Where vitamin A deficiency is an urgent public health problem, supplementing lactating mothers may not be sufficient to prevent subclinical vitamin A deficiency in all breastfed infants. In such cases, maternal supplementation could be combined with direct supplementation of infants.

Healthy breastfeeding practices are essential to preventing vitamin A deficiency in infants. Where breastfeeding practices have eroded, breastfeeding promotion activities must be a central part of any plan to prevent vitamin A deficiency. In vitamin A-deficient communities, infants who are not breastfed are at greatest risk of vitamin A deficiency and should receive direct vitamin A supplementation.
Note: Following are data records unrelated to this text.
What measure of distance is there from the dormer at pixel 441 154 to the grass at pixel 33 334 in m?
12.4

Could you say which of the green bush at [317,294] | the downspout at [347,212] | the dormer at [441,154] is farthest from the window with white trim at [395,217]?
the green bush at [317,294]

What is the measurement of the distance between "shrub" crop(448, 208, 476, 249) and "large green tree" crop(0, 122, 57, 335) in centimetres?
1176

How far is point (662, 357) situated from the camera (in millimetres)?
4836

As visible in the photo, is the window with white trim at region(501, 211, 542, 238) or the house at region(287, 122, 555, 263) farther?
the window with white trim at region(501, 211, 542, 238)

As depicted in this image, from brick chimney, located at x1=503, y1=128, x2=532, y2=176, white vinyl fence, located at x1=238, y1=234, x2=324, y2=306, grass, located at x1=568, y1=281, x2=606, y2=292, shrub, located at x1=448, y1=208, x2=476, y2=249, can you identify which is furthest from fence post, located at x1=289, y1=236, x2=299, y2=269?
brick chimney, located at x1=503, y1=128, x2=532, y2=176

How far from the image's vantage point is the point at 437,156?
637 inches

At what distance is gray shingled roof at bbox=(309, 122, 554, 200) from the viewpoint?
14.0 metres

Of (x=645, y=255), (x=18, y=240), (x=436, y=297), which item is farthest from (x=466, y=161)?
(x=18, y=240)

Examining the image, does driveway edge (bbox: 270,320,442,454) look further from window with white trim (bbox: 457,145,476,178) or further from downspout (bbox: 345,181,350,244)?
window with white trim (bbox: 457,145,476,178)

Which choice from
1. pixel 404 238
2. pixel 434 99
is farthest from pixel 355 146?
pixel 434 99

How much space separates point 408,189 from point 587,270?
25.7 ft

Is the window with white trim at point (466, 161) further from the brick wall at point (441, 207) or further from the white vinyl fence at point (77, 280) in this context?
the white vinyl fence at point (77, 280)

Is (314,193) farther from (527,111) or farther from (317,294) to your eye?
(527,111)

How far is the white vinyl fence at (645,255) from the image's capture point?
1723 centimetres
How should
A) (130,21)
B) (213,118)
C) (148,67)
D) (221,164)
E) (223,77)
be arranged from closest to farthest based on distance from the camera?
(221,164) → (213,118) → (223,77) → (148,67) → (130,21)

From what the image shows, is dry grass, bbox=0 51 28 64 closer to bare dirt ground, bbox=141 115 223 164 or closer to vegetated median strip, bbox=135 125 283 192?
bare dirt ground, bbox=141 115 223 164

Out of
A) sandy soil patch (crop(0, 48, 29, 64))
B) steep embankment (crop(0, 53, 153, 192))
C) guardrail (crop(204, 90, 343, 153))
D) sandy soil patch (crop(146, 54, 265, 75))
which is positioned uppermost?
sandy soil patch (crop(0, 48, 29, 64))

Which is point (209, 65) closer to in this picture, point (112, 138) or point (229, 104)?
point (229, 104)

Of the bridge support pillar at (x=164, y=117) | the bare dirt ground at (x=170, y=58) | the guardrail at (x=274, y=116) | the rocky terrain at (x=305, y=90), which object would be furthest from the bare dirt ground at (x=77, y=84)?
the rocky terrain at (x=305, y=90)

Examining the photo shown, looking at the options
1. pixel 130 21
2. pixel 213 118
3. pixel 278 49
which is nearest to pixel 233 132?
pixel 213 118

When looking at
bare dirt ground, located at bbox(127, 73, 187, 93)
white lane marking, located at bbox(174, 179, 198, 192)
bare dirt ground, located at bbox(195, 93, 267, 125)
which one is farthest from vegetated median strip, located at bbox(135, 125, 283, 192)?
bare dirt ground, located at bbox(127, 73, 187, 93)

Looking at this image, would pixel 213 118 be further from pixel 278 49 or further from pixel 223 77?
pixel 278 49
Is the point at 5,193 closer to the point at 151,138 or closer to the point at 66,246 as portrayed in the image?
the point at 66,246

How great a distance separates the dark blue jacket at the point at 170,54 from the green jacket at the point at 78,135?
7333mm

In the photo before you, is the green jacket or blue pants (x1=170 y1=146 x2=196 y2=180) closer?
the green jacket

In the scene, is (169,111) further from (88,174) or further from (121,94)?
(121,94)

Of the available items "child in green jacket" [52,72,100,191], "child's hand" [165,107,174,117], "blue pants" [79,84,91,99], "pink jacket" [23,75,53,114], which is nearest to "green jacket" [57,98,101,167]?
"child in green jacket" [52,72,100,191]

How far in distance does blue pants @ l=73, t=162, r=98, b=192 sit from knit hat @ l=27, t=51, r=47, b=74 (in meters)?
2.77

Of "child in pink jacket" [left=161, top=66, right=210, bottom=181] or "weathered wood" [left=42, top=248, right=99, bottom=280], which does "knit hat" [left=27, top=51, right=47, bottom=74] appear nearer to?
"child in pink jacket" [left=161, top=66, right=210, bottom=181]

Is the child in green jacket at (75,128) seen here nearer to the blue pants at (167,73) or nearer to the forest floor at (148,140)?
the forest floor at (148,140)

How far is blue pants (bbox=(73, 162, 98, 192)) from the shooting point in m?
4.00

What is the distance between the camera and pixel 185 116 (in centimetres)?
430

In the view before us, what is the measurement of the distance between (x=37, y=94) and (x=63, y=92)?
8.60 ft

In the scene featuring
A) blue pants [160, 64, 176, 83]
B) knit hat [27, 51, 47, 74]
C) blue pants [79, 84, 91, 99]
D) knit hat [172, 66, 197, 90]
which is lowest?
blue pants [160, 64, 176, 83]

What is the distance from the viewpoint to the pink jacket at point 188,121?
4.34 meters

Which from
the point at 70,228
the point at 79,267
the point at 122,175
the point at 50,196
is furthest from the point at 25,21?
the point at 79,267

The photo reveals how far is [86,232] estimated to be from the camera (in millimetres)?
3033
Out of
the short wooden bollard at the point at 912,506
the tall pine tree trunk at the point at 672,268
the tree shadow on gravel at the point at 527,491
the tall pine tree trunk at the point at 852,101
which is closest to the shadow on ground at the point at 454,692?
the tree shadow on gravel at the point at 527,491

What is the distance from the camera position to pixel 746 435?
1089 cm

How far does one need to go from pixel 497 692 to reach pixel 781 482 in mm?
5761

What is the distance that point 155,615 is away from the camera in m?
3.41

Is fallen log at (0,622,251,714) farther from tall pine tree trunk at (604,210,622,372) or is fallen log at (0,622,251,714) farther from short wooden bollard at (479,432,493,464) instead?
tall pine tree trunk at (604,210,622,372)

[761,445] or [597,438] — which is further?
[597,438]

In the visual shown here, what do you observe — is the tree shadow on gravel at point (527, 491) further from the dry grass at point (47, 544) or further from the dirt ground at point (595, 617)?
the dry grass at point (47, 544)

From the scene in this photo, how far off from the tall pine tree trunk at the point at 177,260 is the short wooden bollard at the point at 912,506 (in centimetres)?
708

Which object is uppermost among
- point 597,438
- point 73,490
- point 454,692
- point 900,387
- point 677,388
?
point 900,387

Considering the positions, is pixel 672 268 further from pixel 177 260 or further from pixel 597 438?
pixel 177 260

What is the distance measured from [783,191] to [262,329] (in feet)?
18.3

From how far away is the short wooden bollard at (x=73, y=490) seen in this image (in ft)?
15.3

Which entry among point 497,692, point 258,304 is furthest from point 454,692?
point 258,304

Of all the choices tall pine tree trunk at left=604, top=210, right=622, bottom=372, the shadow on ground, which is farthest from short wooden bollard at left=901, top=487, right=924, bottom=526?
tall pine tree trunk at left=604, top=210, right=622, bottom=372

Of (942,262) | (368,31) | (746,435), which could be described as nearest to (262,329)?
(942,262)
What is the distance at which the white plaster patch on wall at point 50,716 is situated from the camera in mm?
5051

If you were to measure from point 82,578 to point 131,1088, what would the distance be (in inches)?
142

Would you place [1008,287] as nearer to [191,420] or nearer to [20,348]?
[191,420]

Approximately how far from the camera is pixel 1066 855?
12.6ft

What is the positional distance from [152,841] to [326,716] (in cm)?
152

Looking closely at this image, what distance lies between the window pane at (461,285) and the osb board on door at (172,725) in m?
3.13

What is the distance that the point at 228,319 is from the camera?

In areas where night blindness is experienced by women in pregnancy, this problem should be detected and treated as part of antenatal care programs. Women experiencing night blindness could be treated with a course of daily low doses of vitamin A (e.g. 10,000 IU) or advised to eat vitamin A-rich foods. These women should also be targeted for high-dose vitamin A supplementation post-partum, as they would be expected to have low milk vitamin A concentrations.

The last decade has brought tremendous advances in our understanding of the causes and consequences of vitamin A deficiency in preschool children and interventions to prevent it. With this knowledge and experience, we are well-equipped to make similar progress in the coming decade to improve the vitamin A status of women and infants.


I am indebted to B.A. Underwood for the estimation of infant vitamin A storage at different levels of breastmilk vitamin A content, and to P.S. Christian for discussions of her ethnographic research on night blindness in pregnancy.


Beaton, G.H., Martorell, R., Aronson, K.J., et al. (1993) Effectiveness of Vitamin A Supplementation in the Control of Young Child Morbidity and Mortality in Developing Countries. University of Toronto.

International Vitamin A Consultative Group (IVACG). (1986) The Safe Use of Vitamin A by Women During the Reproductive Years. Washington, D.C.

Stoltzfus, R.J., Hakimi, M., Millar, K.W., et al. (1993) High Dose Vitamin A Supplementation of Breastfeeding Indonesian Mothers: Effects on the Vitamin A Status of Mother and Infant. J Nutr, 123, 666-675.

Wallingford, J.C., & Underwood, B.A. (1986). Vitamin A Deficiency in Pregnancy, Lactation, and the Nursing Child. In: Vitamin A deficiency and its control. Baurenfiend, JC, ed. Orlando: Academic Press, Inc.